Speaking of Genbank’s 25th, a few weeks ago Science had a news piece “Proposal to ‘Wikify’ Genbank Meets Stiff Resistance.” Apparently, those in the Mycology research community have found many inaccuracies in the Genbank records and wish to see a change that would allow annotations to be made by the community:

a scheme like those used in herbaria and museums, where specimens often have multiple annotations: listing original and new entries side by side. It would be a community operation, like Wikipedia, in which the users themselves update and add information, but not anonymously.

But the idea is meeting resistance from Genbank’s Managers:

GenBank’s managers are dead set against letting users into GenBank’s files, however. They say there already are procedures to deal with errors in the database, and researchers themselves have created secondary databases that improve on what GenBank has to offer.

But would this work? In Francis Collins’ talk at the GenBank anniversary he mentions the proposal though isn’t sold (video, at 2hr 22min). But Steven Salzberg suggests in an opinion piece in Genome Biology last year that the current solution isn’t working and one possible solution is to add a layer of ‘wiki’ to the database.

“Wikifying” a genome database or Genbank would be one more step beyond even what TAIR is doing. TAIR hopes that authors will curate the database and save on time and money spent on curators. But there is some concern that this might not work as planned.

Though wikis have been quite successful in some instances (of course wikipedia being an example), the internet is littered with dead wikis that never got the community support to keep them going successfully. It is also littered with wikis filled with inaccuracies, spam links, bad information and turf battles. If a wikified GenBank went the way of a lot of other wikis, the solution to fix inaccuracies might be worse than the original problem.

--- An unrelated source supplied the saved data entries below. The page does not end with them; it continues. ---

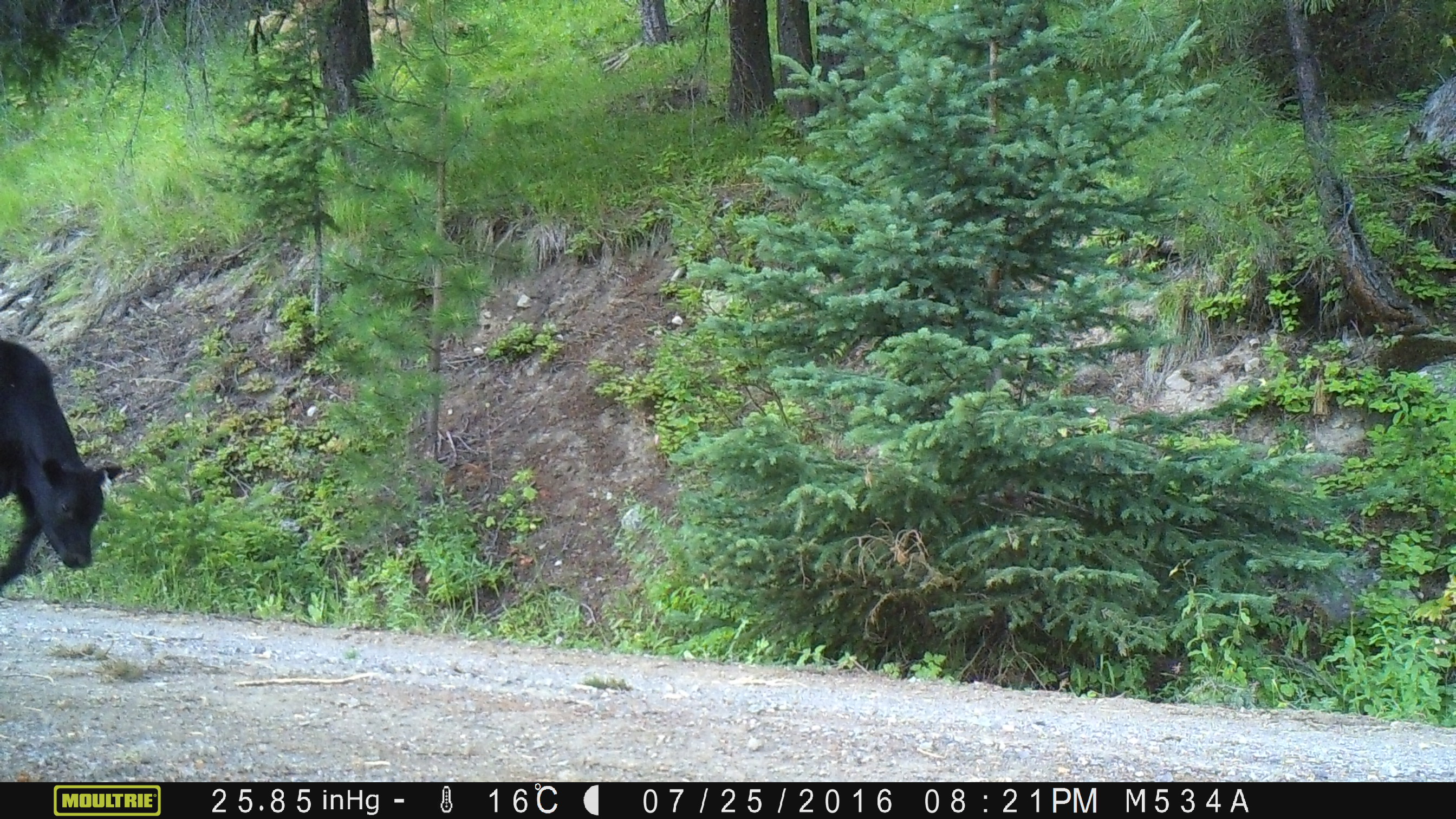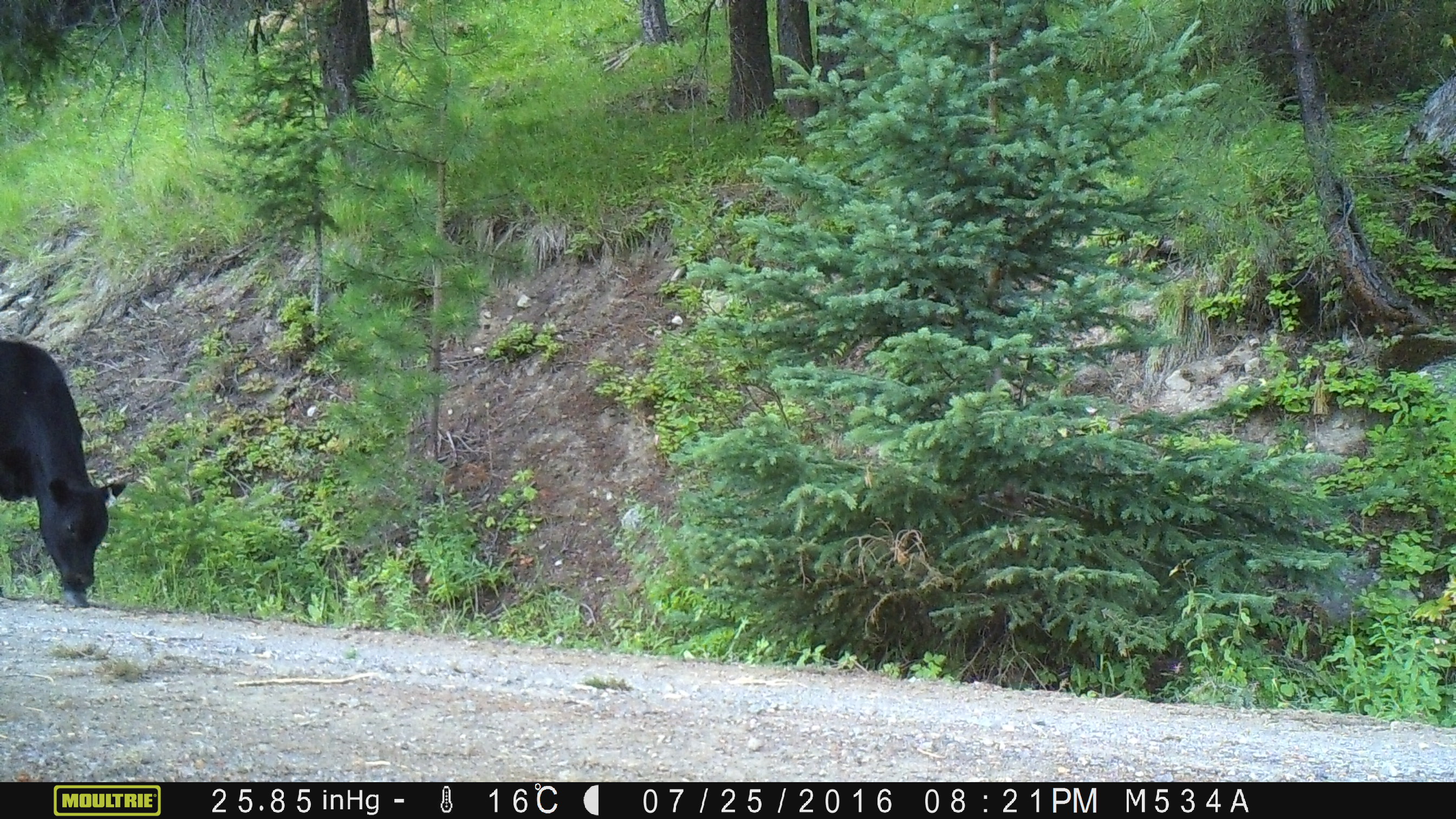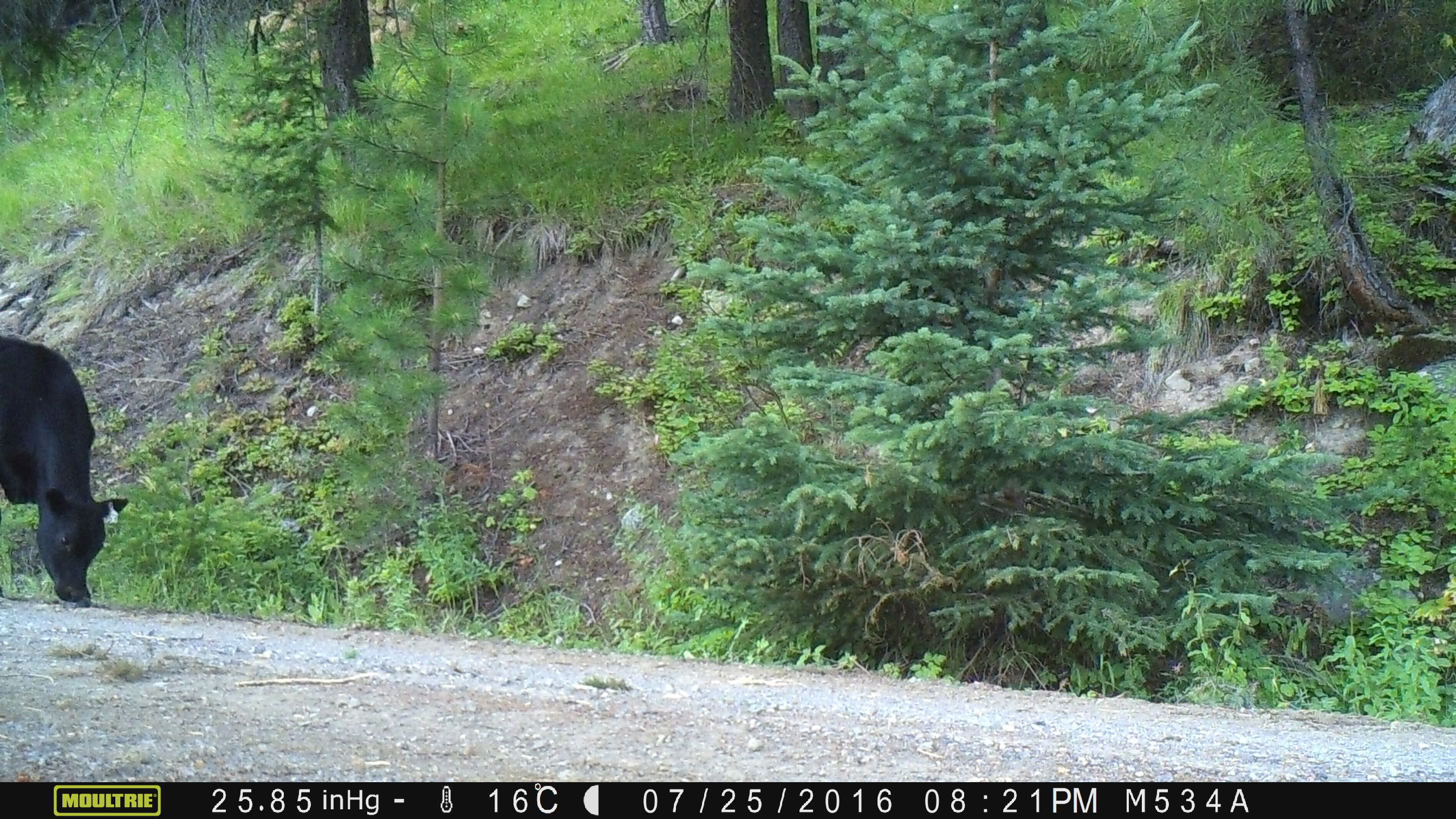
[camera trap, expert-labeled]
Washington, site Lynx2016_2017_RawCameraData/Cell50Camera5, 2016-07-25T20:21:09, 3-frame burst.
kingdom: Animalia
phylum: Chordata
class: Mammalia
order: Artiodactyla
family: Bovidae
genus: Bos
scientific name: Bos taurus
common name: domestic cattle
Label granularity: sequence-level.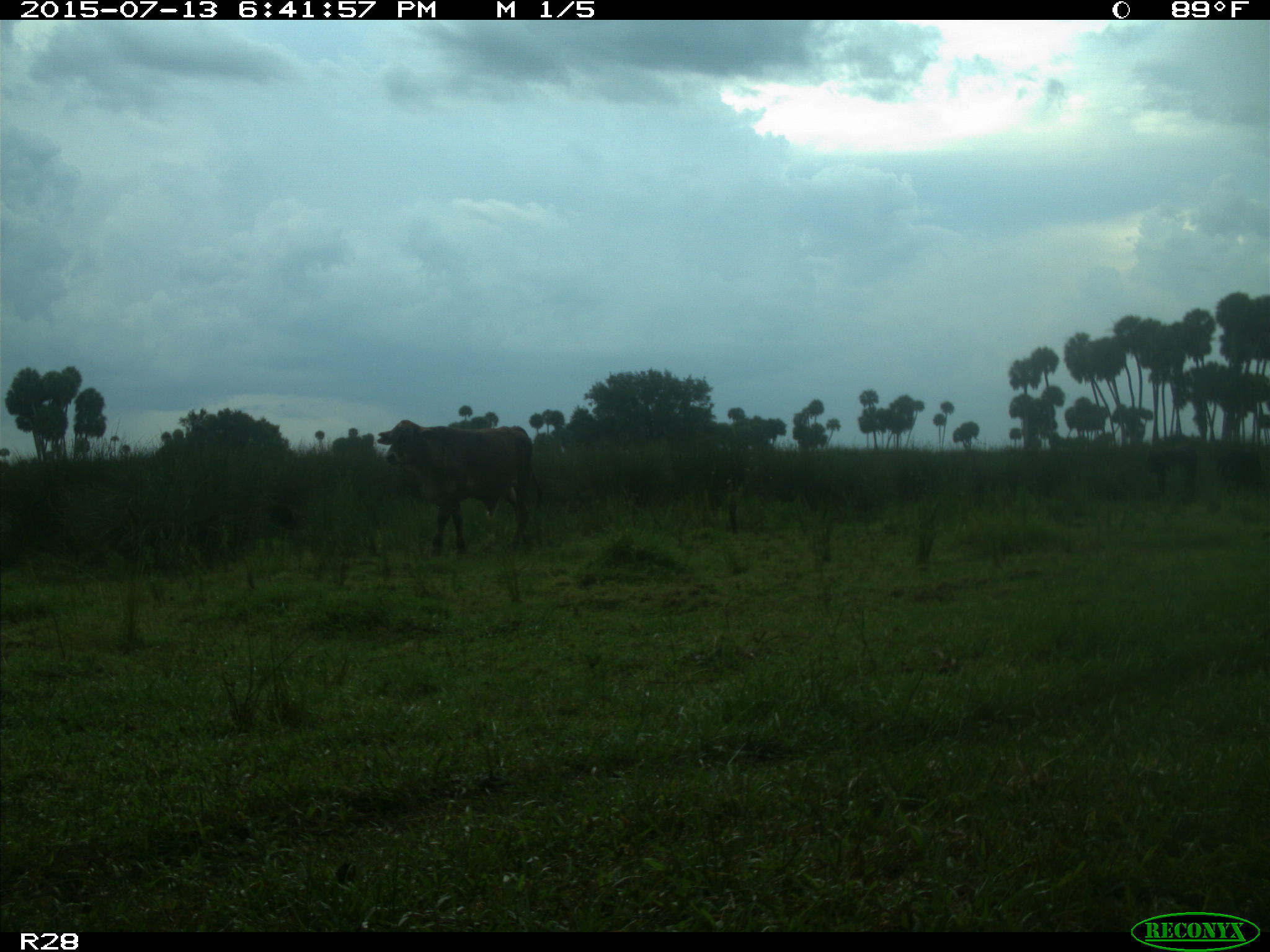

The wikification of GenBank would be allowing only credentialed editors make changes I suppose, but in reaction to a suggestion for academics with research credentials to enroll as identifiable editors of Wikipedia (in order to increase the accuracy of those articles), one blogger writes:

There’s nothing nastier or more tenacious than credentialed scholars squabbling about their area of research.

He might have a point, though this is GenBank and sequences, not the minutiae of population genetics (I’ve seen some quite acrimonious discussions there!) . Perhaps a way could be made for a ‘wikified’ layer of genbank and I can definitely see the usefulness. Wikis can be a great tool for the right community and subject.

    Well it doesn’t have to be full wikification – I think that part is getting a little too much obsession.

    If someone does an analysis (like builds a tree) on existing that shows that a) the species/genus is wrong b) the “uncultured soil clone” is actually a known species then it should be possible to attach this information to a record so that the next time someone does a BLAST search, etc they have a way of building on that knowledge. The Letter to Science was primarily focused on attaching proper or more detailed species identification while Steven’s opinion more on fixing gene structure problems in genbank (which is also a huge problem that also needs help).

    The problem right now is there is no way to update the actual record (or attach a pointer to a corrected one) except if the original author submits the request OR they have turned that permission over to a proxy like all the yeast chromosome sequences have been been proxied to SGD to make the updates.

    just a webpage to list all these comments on sequences wiuld be fine. For each sequence there would be a link to discussion related to it and an improvement suggestion. Databases of “improved” sequences will be available. You chan choose individually which database to trust most

    I understand, and actually agree, the ability to attach information to a record could be highly useful, both in the case of attaching proper/more detailed identification and gene structure problems in genbank.

    In fact, in searching databases like Genbank, I find this one of the more frustrating aspects, finding a sequence or data and then spending an inordinate amount of time confirming that sequence (or not doing it and getting misleading data). I can see this could be very helpful.

    I do see also the issue of moderation, even among scientific research communities, to insure the quality of the attached data.

    It will be interesting to see how this develops over time.